Aliás, Chay Suede impressiona na interpretação de Erasmo Carlos, trazendo um carisma e uma presença de cena condizentes com a proposta do filme. Mesmo que ainda falta alcance dramático ao ator, Chay consegue carregar a metragem com uma facilidade surpreendente e, se o filme funciona como entretenimento, o ator tem muito mérito nesse sentido. Ao mesmo tempo, Gabriel Leone tem a difícil tarefa de dar vida a um dos maiores ídolos da música popular brasileira, que é até chamado de rei. O ator, entretanto, consegue interpretar Roberto de uma forma muito doce e charmosa, fazendo com que o espectador realmente mergulhe na juventude do cantor - e é impossível não sentir simpatia por Roberto no filme. Por último, temos um grande ponto negativo do longa que é a representação de Wanderléa. É difícil culpar a atriz Malu Rodrigues pela falta de carisma conferida à cantora, já que o roteiro não dá profundidade nenhuma à personagem. Aliás, existem até certos conflitos que parecem promissores e são relacionados à Wanderléa que são simplesmente esquecidos. Mas o que mais incomoda é a presença da atriz no palco, pois inspira uma verossimilhança muito baixa - o espectador é capaz de perceber que ela não está realmente cantando, o que prejudica a imersão necessária à história. Aliás, o longa tem uma quantidade excessiva de músicas, o que tem seu lado positivo e negativo. Por um lado, serve como parâmetro temporal para estabelecer os sucessos do trio, mas, por outro, quebra um pouco do ritmo da metragem, principalmente, pela longa duração dos números musiciais. Por exemplo, em certa cena temos um conflito tenso entre dois personagens e na cena seguinte já temos uma sequência musical completa. O público não tem muito tempo para processar os acontecimentos do filme e, talvez esse excesso de músicas tire o encanto das primeiras apresentações que acompanhamos. Desse modo, também se torna uma avaliação subjetiva, já que depende bastante do gosto musical de cada um e sua afinidade ao que foi apresentado pela Jovem Guarda.
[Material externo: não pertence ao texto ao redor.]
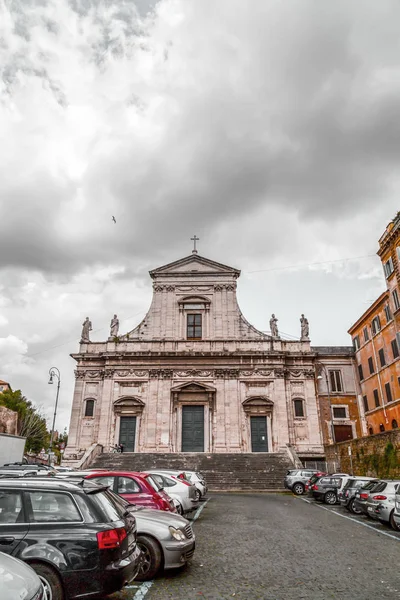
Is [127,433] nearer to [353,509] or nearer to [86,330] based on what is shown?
[86,330]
A direção de Lui Farias é eficiente na condução do filme como um todo, já que "Minha Fama de Mau" tem seus arcos narrativos muito bem definidos e divididos. O diretor parece ter clareza acerca de onde quer chegar com a história, o que demonstra um domínio narrativo muito grande. Por outro lado, é clara a falta de técnica de Lui, já que existem erros básicos de movimentação de câmera claramente perceptíveis. É como se um corte não encaixasse no seguinte, o que promove um estranhamento em relação à continuidade do longa. Assim, o filme apresenta uma certa negligência com a montagem, que deixa esses pequenos erros passarem, o que diminui a qualidade técnica do filme. Aliás, "Minha Fama de Mau" é um daqueles típicos filmes que se sustentam pela história por trás e não pela realização cinematográfica em si. Mesmo que com roteiro seguro e protagonistas carismáticos, a qualidade de produção é prejudicada pela movimentação de câmera desconexa. Apesar disso, o filme consegue atingir seu objetivo inicial: prover um sentimento de nostalgia a quem vivem essa época ao mesmo tempo que serve de apresentação à geração mais jovem. Por isso, é impossível desmerecer "Minha Fama de Mau", também, pela sua importância cultural, tendo em vista que a Jovem Guarda, mesmo que controversa, impactou toda a nação. Apostando no tom romântico inerente à Jovem Guarda, "Minha Fama de Mau" é uma experiência agradável sobre um dos trios mais influentes da música popular brasileira.